*What you are asked to do*:
Set down, without alteration, the lines from the one that contains "Is the point at 184,386" through the final line of the material below.

*Dataset entries*:
··········
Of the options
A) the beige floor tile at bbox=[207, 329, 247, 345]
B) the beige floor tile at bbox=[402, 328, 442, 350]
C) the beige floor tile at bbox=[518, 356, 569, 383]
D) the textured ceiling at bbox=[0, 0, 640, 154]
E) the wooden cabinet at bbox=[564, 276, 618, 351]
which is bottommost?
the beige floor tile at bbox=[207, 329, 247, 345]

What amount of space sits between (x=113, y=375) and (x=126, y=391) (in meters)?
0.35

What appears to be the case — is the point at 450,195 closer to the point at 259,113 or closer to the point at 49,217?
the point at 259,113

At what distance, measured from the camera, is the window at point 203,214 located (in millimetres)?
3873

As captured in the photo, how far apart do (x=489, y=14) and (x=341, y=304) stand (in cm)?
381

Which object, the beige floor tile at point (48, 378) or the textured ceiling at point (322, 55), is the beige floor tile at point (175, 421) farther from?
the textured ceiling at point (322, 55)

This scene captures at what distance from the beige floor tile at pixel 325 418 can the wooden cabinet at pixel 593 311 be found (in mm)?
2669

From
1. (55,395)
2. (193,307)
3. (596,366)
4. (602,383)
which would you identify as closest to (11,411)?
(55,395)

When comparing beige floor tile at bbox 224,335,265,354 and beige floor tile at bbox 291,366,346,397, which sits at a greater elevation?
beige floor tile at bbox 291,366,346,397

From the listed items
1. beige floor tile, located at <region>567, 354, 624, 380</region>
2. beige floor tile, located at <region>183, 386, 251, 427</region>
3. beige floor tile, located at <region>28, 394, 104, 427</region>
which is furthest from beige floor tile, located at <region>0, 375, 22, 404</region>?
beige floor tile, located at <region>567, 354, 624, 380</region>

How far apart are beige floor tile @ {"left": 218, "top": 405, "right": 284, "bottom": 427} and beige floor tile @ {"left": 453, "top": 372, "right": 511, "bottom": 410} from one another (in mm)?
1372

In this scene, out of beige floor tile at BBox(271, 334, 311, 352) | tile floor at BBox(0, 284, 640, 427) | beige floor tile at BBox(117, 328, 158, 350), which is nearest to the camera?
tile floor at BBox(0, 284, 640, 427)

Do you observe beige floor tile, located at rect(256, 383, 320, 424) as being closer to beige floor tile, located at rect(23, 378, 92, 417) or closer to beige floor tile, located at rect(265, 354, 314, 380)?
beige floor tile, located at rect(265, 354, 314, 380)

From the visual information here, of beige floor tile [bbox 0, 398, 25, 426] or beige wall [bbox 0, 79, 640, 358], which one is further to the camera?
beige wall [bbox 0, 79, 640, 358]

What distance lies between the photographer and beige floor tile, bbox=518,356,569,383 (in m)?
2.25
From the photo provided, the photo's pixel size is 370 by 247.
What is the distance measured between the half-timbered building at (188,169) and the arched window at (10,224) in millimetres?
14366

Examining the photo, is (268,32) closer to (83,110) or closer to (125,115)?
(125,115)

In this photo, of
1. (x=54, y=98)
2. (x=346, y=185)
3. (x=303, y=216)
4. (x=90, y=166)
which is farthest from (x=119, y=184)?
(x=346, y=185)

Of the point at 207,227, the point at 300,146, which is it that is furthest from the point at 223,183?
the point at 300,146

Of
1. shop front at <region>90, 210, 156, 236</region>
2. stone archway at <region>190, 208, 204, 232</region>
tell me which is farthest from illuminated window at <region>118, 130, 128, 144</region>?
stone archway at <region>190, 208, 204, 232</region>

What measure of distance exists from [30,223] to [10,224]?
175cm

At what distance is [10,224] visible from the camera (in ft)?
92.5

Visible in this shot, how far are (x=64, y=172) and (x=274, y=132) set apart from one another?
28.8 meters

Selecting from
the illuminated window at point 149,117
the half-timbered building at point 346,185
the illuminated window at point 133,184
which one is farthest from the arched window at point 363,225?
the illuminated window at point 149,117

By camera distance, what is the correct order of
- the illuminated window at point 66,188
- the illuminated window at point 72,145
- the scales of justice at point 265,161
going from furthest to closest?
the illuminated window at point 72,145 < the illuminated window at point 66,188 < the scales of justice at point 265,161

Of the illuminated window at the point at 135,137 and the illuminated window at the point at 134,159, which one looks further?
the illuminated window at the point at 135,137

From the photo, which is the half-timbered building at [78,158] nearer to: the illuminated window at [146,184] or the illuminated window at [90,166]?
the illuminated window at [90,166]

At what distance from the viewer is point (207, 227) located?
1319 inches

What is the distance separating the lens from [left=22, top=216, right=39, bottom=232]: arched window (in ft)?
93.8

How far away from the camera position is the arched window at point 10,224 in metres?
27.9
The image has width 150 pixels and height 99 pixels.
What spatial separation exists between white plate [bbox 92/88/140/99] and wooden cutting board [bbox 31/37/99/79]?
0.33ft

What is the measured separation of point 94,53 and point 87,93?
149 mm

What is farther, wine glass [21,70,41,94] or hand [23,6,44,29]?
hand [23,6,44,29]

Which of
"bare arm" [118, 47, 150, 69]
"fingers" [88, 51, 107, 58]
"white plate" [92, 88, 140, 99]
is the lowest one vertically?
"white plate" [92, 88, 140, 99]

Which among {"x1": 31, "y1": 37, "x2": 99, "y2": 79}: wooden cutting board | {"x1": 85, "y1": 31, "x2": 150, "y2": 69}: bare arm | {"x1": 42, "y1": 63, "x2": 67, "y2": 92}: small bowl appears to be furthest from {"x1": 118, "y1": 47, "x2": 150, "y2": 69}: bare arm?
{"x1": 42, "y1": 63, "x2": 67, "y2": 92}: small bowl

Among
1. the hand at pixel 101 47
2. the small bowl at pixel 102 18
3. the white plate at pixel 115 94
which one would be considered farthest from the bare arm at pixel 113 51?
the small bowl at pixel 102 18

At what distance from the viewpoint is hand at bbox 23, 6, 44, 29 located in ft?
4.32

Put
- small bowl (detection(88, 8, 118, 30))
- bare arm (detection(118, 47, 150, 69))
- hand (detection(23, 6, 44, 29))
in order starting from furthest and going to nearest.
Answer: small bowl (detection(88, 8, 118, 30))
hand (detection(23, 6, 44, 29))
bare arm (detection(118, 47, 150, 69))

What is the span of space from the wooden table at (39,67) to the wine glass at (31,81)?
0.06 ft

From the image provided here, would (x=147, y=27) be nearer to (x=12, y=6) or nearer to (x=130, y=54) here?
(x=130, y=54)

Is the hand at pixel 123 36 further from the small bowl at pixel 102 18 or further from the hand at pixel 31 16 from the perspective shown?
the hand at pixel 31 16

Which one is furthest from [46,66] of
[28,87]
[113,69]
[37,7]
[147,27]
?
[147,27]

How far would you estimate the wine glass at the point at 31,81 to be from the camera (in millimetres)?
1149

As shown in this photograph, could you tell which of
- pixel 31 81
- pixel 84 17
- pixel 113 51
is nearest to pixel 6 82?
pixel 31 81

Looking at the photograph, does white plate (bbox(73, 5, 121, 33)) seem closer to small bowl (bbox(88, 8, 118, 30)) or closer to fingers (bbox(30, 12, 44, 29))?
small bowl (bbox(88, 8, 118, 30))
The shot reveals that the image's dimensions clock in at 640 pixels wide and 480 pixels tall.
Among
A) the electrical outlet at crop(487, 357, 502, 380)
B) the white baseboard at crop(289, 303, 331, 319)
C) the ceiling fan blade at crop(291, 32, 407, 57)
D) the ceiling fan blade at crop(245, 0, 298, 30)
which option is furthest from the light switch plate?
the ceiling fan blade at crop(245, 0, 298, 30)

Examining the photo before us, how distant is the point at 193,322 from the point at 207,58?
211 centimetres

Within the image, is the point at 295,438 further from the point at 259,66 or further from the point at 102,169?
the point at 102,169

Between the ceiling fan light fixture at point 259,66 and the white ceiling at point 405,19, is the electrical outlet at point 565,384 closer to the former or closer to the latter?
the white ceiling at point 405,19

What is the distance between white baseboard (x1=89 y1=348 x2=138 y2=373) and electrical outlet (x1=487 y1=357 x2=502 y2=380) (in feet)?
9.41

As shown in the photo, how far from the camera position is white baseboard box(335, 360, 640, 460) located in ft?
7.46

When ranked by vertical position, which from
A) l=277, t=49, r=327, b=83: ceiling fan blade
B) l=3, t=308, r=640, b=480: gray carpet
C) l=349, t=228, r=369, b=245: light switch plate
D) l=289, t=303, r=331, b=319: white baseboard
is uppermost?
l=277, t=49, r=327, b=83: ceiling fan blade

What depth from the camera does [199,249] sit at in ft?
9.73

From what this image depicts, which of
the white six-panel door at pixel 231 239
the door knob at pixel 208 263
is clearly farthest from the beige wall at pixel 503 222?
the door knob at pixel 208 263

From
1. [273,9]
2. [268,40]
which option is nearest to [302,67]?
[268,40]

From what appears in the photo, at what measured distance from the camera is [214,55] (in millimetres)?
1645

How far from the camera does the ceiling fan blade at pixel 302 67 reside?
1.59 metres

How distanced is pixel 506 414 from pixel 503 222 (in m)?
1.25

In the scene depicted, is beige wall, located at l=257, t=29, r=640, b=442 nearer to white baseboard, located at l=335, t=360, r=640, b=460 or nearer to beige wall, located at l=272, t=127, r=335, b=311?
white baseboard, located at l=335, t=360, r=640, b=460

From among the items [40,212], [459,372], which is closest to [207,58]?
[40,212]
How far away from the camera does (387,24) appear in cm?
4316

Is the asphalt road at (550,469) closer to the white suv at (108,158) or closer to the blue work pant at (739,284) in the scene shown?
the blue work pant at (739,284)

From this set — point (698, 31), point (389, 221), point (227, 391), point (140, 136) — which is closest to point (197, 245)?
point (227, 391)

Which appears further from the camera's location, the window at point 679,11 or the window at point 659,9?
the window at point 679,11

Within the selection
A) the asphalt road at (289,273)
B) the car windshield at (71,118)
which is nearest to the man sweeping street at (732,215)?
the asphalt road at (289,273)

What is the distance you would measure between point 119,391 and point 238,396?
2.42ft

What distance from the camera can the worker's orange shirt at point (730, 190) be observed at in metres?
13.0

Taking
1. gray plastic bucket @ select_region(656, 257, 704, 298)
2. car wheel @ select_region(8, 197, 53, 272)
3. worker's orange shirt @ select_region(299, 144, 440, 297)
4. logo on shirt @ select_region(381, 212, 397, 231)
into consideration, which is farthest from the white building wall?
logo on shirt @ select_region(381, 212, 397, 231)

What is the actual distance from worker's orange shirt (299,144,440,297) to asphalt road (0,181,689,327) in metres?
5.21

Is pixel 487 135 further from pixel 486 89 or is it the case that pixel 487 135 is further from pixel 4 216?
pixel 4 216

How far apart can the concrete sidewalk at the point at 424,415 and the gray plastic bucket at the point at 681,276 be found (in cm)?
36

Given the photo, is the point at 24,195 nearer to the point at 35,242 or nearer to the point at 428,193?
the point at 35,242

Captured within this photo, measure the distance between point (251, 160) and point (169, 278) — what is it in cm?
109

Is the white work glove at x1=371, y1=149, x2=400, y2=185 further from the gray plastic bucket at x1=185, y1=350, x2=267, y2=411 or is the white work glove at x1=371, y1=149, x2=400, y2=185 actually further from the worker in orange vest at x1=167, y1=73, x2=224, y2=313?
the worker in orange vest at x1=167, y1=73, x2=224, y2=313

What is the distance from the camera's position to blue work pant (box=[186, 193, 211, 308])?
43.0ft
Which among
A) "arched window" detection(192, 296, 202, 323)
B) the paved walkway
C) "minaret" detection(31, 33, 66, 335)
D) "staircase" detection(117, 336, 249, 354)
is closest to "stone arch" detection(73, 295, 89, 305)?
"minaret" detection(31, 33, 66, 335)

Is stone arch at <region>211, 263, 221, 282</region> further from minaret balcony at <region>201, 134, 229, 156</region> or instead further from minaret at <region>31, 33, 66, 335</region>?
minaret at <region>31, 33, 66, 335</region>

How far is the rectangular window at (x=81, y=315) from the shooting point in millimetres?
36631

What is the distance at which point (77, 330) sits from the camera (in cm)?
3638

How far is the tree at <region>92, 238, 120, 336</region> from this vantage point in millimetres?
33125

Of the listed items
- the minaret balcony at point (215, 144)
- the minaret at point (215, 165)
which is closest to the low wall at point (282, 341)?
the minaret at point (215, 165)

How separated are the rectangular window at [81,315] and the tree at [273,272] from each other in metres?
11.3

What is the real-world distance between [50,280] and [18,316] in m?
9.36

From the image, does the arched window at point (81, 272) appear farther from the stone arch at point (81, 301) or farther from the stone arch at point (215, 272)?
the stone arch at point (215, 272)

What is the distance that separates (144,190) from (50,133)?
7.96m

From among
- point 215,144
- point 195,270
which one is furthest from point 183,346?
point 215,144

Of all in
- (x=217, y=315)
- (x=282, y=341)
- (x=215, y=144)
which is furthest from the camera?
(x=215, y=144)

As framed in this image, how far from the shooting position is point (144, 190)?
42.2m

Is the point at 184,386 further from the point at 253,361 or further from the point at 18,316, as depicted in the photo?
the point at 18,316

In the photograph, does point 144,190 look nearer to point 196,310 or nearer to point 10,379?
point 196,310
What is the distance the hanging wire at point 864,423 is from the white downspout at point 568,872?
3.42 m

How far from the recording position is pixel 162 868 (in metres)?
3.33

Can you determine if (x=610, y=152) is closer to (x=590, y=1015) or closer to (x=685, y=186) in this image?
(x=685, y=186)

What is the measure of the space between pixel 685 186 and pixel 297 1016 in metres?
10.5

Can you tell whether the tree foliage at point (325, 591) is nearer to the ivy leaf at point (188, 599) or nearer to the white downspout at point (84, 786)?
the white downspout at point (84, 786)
··········
*Response below*:
Is the point at 184,386 further from the point at 253,361 or further from the point at 18,316, as depicted in the photo?
the point at 18,316

In the photograph, does point 144,190 look nearer to point 196,310 or nearer to point 10,379?
point 196,310
What is the distance the hanging wire at point 864,423 is from the white downspout at point 568,872?
3.42 m

How far from the recording position is pixel 162 868 (in metres)?
3.33

Can you determine if (x=610, y=152) is closer to (x=590, y=1015) or closer to (x=685, y=186) in this image?
(x=685, y=186)

What is the measure of the space between pixel 685 186 and pixel 297 1016 in metres?
10.5

Can you tell whether the tree foliage at point (325, 591) is nearer to the ivy leaf at point (188, 599) or nearer to the white downspout at point (84, 786)?
the white downspout at point (84, 786)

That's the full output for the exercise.